His reappearance on the stage after leaving office last December has been contentious, but it's a healthy contribution as Mexico continues to build its democracy. In a country where former heads of state traditionally fade away, too often with plunder from public coffers, Fox, for the most part, is staying put at the ranch his family has owned for nearly a century.

Last week, he ventured out of Mexico to embark on a U.S. tour. The former president is promoting a new book, one that describes his family history (including immigration from the United States), his years in office, and his views on immigration, trade and other world leaders.

If Fox is rewriting the rules, he's learning them at the same time. In office, his achievements often fell short of his promises. But Mexico's democracy continued to grow under him, and he did much to promote government transparency and freedom of information. These were important changes, touching Mexican culture as well as government. In dismantling the repressed aura that surrounded an imperial presidency, Fox opened himself up to more public confrontation than Mexican presidents are used to.

The democratic clamor has only gotten louder since he left office. Probably foolishly, Fox opened up his ranch for a lavish cover story in a society glossy, Quien. The images of his wealth unleashed anger and deep suspicion — not unwarranted, since enrichment through public office is a poisonous Mexican tradition.

Now the country's federal auditor is investigating Fox's finances. Fox has taken all this criticism with middling grace.
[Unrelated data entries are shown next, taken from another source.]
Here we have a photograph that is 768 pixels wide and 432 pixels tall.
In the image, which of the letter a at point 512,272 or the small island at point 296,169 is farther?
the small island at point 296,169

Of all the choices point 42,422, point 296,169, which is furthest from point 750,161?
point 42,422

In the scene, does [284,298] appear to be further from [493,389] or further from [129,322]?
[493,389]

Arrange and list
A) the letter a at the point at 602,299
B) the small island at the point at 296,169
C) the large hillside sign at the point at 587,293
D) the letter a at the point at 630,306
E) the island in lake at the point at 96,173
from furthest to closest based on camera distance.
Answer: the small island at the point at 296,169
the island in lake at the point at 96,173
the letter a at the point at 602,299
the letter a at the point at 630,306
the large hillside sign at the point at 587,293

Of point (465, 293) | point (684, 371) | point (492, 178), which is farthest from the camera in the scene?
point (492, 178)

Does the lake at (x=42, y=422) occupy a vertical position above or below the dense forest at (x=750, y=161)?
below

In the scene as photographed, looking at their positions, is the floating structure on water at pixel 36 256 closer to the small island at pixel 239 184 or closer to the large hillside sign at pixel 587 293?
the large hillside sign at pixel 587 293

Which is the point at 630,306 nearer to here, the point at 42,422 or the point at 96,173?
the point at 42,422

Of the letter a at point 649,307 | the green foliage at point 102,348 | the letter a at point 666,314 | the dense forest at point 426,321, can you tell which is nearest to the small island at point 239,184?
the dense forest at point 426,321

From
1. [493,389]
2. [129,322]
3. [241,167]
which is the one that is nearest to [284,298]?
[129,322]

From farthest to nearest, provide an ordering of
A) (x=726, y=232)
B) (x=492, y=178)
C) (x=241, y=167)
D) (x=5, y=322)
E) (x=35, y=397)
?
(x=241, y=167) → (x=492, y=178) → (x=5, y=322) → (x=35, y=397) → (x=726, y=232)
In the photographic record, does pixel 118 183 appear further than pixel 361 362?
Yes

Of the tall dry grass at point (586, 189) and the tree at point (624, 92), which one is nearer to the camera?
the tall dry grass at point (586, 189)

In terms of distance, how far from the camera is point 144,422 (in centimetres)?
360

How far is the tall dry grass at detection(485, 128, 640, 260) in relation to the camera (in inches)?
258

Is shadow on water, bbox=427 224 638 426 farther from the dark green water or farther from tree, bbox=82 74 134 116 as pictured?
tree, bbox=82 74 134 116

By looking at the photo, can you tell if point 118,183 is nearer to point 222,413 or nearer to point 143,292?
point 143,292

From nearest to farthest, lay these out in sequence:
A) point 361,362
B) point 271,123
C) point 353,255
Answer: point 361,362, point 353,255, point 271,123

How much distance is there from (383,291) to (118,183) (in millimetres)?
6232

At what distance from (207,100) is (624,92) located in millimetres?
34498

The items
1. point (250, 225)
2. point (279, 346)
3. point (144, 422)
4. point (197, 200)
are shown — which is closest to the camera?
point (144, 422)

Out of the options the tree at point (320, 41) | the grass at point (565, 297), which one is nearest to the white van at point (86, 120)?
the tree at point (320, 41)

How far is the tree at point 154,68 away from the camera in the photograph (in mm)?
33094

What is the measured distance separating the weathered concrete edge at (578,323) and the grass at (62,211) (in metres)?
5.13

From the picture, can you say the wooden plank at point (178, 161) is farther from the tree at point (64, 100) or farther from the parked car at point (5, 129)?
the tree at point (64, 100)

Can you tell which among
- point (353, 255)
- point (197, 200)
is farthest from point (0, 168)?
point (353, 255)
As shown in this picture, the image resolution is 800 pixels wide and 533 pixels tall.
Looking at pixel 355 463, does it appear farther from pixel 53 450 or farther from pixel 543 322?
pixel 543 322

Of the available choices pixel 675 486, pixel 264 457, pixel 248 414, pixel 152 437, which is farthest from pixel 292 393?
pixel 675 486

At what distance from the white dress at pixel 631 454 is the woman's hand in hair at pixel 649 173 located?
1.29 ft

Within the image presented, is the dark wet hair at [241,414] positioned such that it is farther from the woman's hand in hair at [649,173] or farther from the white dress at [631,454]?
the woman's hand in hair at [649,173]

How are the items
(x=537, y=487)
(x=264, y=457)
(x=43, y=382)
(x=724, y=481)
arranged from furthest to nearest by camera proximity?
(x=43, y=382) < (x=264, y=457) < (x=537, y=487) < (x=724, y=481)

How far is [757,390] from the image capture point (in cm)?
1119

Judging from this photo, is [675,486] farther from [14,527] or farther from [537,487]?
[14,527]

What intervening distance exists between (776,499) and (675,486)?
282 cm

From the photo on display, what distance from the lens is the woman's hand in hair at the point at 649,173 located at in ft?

He's said his finances are an open book and he'll cooperate with the country's anticorruption ministry. He's less open to a congressional probe, which surely will involve his political enemies. And last week he stalked out of a Telemundo interview when the anchor asked too doggedly about the audit.

Still, Fox remains truly a historic figure in Mexico's progress. Naturally, his legacy will loom larger if he is cleared of wrongdoing. He should continue, nevertheless, to share his expertise both in Mexico and abroad. In his visit to the Chronicle, the tall, cowboyish Fox described his confidence in Mexico's future, citing a Goldman Sachs study predicting its economy in 15 years will be the world's fifth-largest.

Fox also pointed out that Mexicans have successfully reined in their birthrate and in a few decades will compete for laborers now pouring into the United States.

Fox also has used his book tour to press for more temporary visas for Mexican workers in the United States and a reduction to the xenophobia that has accompanied the immigration debate. These prescriptions are reasonable — if hard to hear from a president who signally failed to create the conditions in his own country for citizens to find work and dignity.

Even in the face of recriminations and investigations, Vicente Fox is creating a valuable new model of lifetime public service. He may be no "little gold coin," but the concept of a useful ex-president is money in the bank for Mexican democracy.